C’est difficile de dire du mal de Dominique A. C’est à peu près le seul à avoir su faire cohabiter rock et chanson. Daho est plus pop, Bashung était plus rock. Dominique plus lyrique, onirique. Ça fait plus de vingt ans que Dominique A déclame des poèmes sur un rythme lancinant, dans un style identifiable entre mille. Un artiste alternatif, exigeant, indépendant, révolutionnaire à ses heures, désormais arrivé au cap de la cinquantaine. Et même si cette tournée se veut intimiste, seul en scène, pour coller au style du dernier album La Fragilité, le poids des années se voit. Dominique A à la Kulturfabrik en 2019, en version solo, c’est presque un anachronisme. Par deux fois, celui qui fut le chauve le plus cool de France nous parle avec amusement des flyers qu’il a vu en backstage. Des affiches de concert de folk metal ou postcore collées au mur. Ces styles de musique tellement loin des catégories des Victoires de la musique. « Bienvenue dans le lieu le plus alternatif du Luxembourg », avait-on envie de lui crier.
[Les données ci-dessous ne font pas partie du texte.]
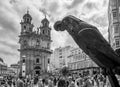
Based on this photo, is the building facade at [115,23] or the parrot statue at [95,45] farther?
the building facade at [115,23]

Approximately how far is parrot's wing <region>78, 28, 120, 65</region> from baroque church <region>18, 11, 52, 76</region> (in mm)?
56800

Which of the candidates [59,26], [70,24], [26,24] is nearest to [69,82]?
Result: [59,26]

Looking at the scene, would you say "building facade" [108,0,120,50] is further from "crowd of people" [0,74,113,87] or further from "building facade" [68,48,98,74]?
"building facade" [68,48,98,74]

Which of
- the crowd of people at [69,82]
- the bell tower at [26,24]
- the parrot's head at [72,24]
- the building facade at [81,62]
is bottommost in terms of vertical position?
the crowd of people at [69,82]

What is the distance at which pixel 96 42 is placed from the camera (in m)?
2.76

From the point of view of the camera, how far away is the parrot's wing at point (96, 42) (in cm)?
275

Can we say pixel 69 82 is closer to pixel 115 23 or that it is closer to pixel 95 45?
pixel 95 45

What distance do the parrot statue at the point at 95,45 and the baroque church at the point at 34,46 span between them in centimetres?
5664

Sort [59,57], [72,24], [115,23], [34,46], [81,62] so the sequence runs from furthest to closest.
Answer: [59,57] < [34,46] < [81,62] < [115,23] < [72,24]

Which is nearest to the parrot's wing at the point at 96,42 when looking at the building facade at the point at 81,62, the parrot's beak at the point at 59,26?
the parrot's beak at the point at 59,26

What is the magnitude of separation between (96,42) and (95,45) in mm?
53

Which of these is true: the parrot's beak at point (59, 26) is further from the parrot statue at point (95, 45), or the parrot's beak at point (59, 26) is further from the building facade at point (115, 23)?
the building facade at point (115, 23)

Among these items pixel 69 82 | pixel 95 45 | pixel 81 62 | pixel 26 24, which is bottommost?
pixel 69 82

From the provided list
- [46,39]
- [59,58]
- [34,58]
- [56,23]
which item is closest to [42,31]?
[46,39]
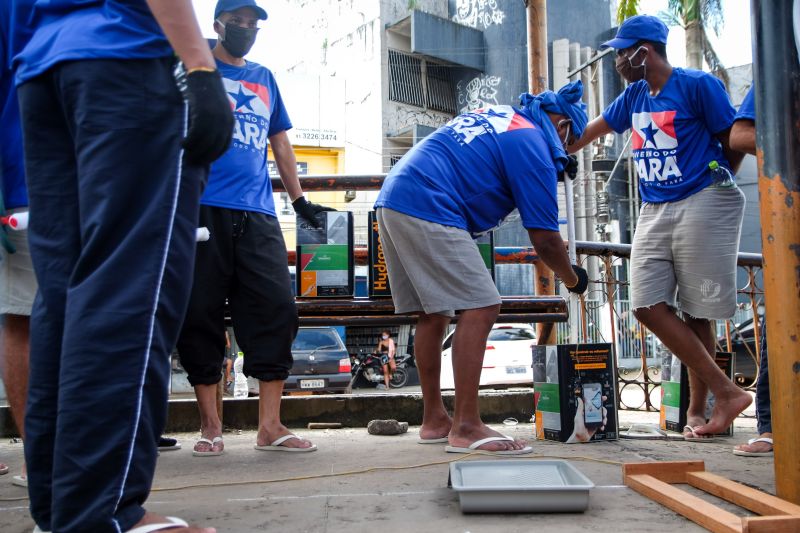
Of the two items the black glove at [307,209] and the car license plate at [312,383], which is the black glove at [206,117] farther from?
the car license plate at [312,383]

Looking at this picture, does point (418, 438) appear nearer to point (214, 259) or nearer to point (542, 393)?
point (542, 393)

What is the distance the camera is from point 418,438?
3.48 meters

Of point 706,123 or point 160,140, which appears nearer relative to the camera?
point 160,140

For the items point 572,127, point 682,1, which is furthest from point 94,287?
point 682,1

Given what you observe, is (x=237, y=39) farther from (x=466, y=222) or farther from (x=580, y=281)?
(x=580, y=281)

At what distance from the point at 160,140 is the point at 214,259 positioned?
1557mm

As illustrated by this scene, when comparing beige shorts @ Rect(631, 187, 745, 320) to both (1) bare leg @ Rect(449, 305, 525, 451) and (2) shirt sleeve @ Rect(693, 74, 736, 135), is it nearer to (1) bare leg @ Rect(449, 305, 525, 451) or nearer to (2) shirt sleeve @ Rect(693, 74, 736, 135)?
(2) shirt sleeve @ Rect(693, 74, 736, 135)

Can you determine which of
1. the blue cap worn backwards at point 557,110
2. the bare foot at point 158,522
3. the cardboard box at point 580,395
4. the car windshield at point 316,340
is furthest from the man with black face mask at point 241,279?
the car windshield at point 316,340

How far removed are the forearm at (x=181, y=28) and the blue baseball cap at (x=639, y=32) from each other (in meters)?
2.40

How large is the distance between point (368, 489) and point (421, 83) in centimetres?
Result: 2264

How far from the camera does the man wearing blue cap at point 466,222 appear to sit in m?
3.02

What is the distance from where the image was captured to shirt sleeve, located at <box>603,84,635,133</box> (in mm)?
3693

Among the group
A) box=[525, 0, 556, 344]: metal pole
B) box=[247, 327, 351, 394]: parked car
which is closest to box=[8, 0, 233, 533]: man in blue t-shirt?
box=[525, 0, 556, 344]: metal pole

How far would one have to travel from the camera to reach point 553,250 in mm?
3143
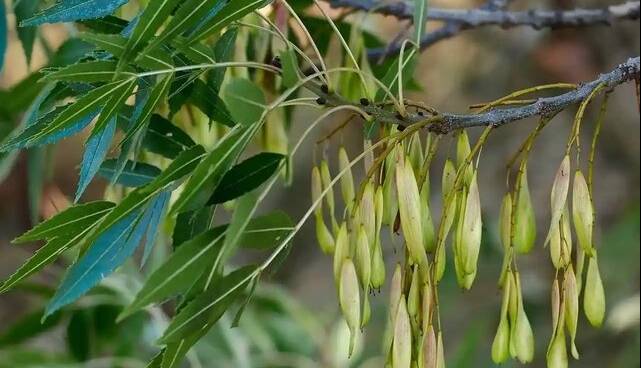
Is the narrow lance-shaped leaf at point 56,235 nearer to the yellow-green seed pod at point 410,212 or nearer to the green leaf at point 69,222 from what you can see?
the green leaf at point 69,222

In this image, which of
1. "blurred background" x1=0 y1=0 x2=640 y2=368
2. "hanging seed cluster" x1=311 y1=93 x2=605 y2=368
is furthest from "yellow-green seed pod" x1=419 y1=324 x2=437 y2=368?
"blurred background" x1=0 y1=0 x2=640 y2=368

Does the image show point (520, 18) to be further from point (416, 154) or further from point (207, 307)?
point (207, 307)

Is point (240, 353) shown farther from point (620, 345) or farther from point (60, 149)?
point (60, 149)

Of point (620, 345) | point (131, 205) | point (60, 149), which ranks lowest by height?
point (620, 345)

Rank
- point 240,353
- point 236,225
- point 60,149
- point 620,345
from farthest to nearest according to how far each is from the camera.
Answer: point 60,149 → point 620,345 → point 240,353 → point 236,225


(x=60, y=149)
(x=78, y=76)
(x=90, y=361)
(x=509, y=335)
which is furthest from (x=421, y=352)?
(x=60, y=149)

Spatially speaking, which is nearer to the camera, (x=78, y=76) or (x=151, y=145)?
(x=78, y=76)

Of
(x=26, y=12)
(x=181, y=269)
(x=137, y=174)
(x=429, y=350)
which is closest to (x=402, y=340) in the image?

Il y a longtemps que Dominique ne l’est plus vraiment, alternatif.
Et ce concert alors ? Une litanie de morceaux qui se ressemblent un peu tous, avec quelques applaudissements sur les premières mesures, quand le public reconnaît les tubes comme Au Revoir mon amour et L’Océan (en rappel). Un peu comme si on était à la Philharmonie en fait. Ah oui, le concert est assis, on a oublié de vous le préciser. Et il y a des coussins moelleux sur les chaises, histoire de s’assurer qu’on reste bien lové. Pas une bière à l’horizon, pas une once d’énergie dans la salle. Dominique alterne entre guitare acoustique et électrique et rajoute des effets : beaucoup de réverbération sur Hotel Congress, boîte à rythme sur La Splendeur. De jolies vidéos floues accompagnent certains morceaux. Une forêt aux tons roses rappelle le travail photographique de Richard Mosse. C’est super beau. Mais c’est plat. Le technicien aux lumières a beau varier les ambiances, certes graphiquement plaisantes mais irrémédiablement minimalistes, l’ennui guette. Et Dieu sait qu’on l’aime, ce personnage qui semble s’auto-persuader à coups de coups de boule dans le vide qu’il fait toujours du rock.
Dominique A est le poète d’une génération qui n’écoutait pas de chanson française avant de le découvrir. Il a rendu ça acceptable et même plutôt cool. En 2019, soit il est devenu une sorte de parodie de lui-même, soit on s’est lassé de ses beaux mots, de ses métaphores déclamées sur des rythmes lancinants. On a l’impression à le voir égrener sa discographie (il interprétera 28 morceaux lors de ce concert) que rien ne changera jamais vraiment. Qu’on ne doit pas espérer de virage radical. Ou qu’il les réserve timidement aux autres, comme quand il interprète tout en tension et scansion En Surface, morceau qu’il a écrit pour Etienne Daho, peut-être le meilleur titre de la soirée, ou Immortels, écrit pour Alain Bashung. On cherchera les moments d’émotion, on guettera ces opportunités de sortir du script dans cette machine huilée. Ils furent rares, et en fait programmés : quand il chante acapella en entamant La Fragilité, titre éponyme d’un de ses deux nouveaux albums, ou en second rappel sur son tube Le Silence des iseaux, sans guitare, avec juste une bande et une chorégraphie. On n’y aurait pas cru si on ne l’avait pas vu, Dominique A, poète des mots, à la maîtrise technique impeccable, se mettant à danser dans un exercice de mime robotique. C’était aussi beau qu’inattendu, et on aurait aimé en voir plus. Voir le masque tomber. Laisser la folie l’envahir. Lâcher prise.